When many Marxists discuss the materialist conception of history, alias historical materialism, the class struggle is the central idea in their explanation of the theory. If you check you will see that many mention the class struggle in the first sentence. I wouldn't get around to mentioning it for several pages at least. I would talk instead about what Lewis Henry Morgan called the "arts of subsistence", the importance of pottery, the bow and arrow, the invention of horticulture, the domestication of animals, phonetic writing. Unless I were called upon to be exhaustive in covering the subject, I might not even mention the class struggle at all under the heading of the materialist conception of history. Why? Because it's not the central idea in the theory of history, when the first the 99 percent of human history didn't have any class struggle. The Communist Manifesto said, "The history of all hitherto existing society is the history of class struggles", and only after studying Morgan did Engels suddenly realize the deficiency of such a sentence, and try to fix it with a footnote, Marx already dead for five years.

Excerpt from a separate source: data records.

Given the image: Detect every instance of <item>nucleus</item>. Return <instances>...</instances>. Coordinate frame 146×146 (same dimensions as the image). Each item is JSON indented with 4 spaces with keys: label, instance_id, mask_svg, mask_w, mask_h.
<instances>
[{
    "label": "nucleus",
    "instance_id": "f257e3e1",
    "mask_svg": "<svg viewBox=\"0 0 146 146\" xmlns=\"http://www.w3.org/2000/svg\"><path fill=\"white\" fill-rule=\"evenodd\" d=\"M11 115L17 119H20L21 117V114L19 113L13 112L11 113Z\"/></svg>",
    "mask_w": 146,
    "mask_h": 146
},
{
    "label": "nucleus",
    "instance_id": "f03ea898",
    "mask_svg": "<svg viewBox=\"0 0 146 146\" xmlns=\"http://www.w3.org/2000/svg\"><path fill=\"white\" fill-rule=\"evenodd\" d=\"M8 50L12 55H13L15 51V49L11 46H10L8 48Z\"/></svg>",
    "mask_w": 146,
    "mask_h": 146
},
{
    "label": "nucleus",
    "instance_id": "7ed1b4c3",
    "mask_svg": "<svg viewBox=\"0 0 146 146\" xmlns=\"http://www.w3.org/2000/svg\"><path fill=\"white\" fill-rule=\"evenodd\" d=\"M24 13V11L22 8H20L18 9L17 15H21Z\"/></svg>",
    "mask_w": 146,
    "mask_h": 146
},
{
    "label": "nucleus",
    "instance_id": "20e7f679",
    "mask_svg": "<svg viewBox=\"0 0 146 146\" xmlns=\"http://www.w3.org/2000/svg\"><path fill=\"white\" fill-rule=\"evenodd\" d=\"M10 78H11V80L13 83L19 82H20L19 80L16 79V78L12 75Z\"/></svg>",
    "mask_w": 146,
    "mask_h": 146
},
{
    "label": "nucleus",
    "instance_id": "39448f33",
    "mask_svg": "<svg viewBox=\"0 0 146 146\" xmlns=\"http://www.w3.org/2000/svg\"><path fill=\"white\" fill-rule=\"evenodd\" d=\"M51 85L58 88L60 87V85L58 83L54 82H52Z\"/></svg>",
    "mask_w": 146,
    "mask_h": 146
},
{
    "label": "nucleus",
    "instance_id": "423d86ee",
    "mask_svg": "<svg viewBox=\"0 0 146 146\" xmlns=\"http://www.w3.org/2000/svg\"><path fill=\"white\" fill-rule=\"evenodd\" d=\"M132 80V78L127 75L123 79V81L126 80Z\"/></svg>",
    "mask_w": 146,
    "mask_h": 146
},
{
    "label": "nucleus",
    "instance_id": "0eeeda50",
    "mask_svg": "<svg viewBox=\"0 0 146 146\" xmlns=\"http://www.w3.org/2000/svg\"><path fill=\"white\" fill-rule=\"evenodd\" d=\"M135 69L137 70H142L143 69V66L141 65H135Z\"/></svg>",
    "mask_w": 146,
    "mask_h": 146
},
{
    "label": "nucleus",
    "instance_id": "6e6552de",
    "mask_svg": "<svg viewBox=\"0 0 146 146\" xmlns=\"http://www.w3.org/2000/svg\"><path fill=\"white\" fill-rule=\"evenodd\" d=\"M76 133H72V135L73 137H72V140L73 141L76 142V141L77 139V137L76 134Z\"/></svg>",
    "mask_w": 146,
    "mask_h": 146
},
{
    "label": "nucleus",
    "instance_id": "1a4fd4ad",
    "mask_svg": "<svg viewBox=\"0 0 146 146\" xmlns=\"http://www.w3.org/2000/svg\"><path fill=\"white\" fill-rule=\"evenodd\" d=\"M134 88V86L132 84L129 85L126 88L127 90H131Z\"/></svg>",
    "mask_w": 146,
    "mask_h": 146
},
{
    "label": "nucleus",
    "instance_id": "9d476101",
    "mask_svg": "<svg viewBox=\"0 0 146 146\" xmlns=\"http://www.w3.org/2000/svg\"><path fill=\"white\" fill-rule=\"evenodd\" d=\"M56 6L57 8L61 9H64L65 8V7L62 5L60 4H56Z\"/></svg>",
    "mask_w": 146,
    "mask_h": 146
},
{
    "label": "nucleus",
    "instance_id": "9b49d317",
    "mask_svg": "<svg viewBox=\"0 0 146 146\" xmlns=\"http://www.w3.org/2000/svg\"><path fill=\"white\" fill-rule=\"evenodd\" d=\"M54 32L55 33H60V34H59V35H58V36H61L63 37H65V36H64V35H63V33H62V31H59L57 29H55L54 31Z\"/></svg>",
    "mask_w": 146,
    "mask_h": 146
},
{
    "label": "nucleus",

To some extent this is related to the fact that many people, dictionaries included, use the word "history" to refer to the limited and imperfect written record, whereas I use the word to mean the objective process about which the written record refers.
trivas7
9th August 2009, 16:08
[...] Because it's not the central idea in the theory of history, when the first the 99 percent of human history didn't have any class struggle. The Communist Manifesto said, "The history of all hitherto existing society is the history of class struggles", and only after studying Morgan did Engels suddenly realize the deficiency of such a sentence, and try to fix it with a footnote, Marx already dead for five years. To some extent this is related to the fact that many people, dictionaries included, use the word "history" to refer to the limited and imperfect written record, whereas I use the word to mean the objective process about which the written record refers.
Your post demonstrates that Marx's view of history is entirely a schematization of an a priori logic -- Hegelianism in this case -- that has little to do w/ history per se.